▼
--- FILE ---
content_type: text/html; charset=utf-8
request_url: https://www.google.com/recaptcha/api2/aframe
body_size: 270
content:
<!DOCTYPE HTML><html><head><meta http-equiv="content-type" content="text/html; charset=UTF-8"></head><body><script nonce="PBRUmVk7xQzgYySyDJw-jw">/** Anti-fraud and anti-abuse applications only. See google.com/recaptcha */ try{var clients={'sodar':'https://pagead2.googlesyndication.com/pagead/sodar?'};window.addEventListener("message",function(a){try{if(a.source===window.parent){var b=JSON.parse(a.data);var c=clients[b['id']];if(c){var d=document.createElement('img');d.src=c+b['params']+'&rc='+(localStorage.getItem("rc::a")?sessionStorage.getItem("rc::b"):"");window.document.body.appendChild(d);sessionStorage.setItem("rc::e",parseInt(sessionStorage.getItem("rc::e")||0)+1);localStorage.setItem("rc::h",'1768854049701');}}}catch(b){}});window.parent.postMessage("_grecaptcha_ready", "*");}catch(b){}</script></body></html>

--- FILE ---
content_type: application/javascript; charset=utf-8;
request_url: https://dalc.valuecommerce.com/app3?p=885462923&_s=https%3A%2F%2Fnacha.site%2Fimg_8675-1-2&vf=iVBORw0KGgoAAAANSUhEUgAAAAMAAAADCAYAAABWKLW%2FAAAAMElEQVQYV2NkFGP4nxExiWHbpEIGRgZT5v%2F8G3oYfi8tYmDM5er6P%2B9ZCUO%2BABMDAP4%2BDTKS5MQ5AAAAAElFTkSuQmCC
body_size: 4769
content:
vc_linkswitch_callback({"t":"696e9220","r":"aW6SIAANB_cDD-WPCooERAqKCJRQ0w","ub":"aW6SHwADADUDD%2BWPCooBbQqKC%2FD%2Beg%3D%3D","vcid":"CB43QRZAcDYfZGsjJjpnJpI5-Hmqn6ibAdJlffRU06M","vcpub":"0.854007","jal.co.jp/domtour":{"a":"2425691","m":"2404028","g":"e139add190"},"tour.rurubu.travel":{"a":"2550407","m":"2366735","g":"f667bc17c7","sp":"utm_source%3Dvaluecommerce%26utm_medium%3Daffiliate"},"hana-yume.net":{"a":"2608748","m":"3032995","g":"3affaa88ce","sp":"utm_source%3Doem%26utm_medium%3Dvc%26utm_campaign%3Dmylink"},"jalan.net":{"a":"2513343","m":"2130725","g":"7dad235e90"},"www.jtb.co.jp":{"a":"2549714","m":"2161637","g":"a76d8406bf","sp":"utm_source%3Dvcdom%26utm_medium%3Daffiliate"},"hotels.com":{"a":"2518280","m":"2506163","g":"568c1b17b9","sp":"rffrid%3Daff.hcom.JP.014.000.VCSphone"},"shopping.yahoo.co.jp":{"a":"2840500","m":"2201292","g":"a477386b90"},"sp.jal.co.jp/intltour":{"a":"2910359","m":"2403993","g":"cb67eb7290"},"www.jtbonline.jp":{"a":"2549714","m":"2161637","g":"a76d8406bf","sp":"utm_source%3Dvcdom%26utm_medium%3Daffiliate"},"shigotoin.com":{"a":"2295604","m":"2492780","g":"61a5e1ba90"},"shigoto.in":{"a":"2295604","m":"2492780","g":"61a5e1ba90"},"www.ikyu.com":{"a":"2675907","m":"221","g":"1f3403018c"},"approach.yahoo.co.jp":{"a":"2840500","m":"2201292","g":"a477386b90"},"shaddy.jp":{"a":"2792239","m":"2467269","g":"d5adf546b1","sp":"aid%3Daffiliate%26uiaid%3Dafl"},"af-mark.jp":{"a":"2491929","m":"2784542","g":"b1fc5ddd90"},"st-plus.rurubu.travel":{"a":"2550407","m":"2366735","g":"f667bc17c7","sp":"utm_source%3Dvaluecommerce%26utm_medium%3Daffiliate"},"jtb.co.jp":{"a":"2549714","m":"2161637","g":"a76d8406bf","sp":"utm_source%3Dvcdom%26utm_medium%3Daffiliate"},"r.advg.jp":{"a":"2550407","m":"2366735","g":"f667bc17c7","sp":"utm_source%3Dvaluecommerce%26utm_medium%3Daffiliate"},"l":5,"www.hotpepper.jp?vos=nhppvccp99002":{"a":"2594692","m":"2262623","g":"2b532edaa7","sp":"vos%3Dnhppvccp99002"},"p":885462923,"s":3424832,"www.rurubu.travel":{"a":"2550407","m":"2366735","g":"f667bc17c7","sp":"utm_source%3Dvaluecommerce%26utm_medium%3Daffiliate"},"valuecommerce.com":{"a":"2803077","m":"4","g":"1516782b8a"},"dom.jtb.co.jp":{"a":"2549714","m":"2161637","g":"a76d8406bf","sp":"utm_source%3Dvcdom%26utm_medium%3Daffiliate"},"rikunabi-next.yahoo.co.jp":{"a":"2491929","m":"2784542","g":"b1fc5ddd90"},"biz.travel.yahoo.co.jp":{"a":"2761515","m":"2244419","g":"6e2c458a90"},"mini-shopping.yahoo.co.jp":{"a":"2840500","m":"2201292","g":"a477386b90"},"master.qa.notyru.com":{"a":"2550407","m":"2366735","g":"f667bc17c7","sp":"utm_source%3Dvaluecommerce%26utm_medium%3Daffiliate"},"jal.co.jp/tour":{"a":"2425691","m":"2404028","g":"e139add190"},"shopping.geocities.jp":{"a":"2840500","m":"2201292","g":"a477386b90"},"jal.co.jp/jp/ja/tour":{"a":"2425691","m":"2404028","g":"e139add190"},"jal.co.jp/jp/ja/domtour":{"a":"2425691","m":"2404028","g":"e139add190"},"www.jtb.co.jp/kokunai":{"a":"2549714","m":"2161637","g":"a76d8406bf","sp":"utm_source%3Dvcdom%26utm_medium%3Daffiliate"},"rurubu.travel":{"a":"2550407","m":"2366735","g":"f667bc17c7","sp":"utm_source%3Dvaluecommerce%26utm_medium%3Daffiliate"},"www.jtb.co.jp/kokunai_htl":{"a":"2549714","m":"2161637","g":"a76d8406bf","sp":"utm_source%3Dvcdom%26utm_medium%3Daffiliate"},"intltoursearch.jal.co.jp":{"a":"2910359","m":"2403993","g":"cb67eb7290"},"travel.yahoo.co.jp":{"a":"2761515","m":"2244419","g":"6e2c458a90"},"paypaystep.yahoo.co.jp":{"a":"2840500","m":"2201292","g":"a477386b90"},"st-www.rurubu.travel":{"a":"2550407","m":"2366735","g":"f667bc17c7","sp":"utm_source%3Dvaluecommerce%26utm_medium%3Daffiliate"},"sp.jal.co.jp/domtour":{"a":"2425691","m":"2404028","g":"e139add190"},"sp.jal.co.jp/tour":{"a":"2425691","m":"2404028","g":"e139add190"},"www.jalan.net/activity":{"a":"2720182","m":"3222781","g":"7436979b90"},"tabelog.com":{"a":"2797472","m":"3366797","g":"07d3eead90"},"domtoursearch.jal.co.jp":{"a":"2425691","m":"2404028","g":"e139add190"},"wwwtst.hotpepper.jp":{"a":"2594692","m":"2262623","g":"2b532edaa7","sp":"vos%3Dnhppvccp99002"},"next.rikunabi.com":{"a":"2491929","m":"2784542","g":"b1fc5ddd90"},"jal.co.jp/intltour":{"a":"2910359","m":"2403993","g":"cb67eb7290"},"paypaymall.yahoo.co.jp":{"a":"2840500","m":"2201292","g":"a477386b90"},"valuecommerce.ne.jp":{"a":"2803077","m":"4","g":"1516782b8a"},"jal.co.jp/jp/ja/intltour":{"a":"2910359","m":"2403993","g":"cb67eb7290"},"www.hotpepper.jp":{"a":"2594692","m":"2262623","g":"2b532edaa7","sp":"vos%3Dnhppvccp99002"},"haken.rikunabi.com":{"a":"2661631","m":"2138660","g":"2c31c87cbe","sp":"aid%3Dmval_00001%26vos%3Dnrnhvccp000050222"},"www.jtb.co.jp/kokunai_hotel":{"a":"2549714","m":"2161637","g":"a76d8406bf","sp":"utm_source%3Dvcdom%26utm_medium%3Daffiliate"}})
▲
_AIM OF THE EXERCISE:_ In the entries above, how many lines include the word "html"? Only the number should be given.

_TASK SOLUTION:_ 2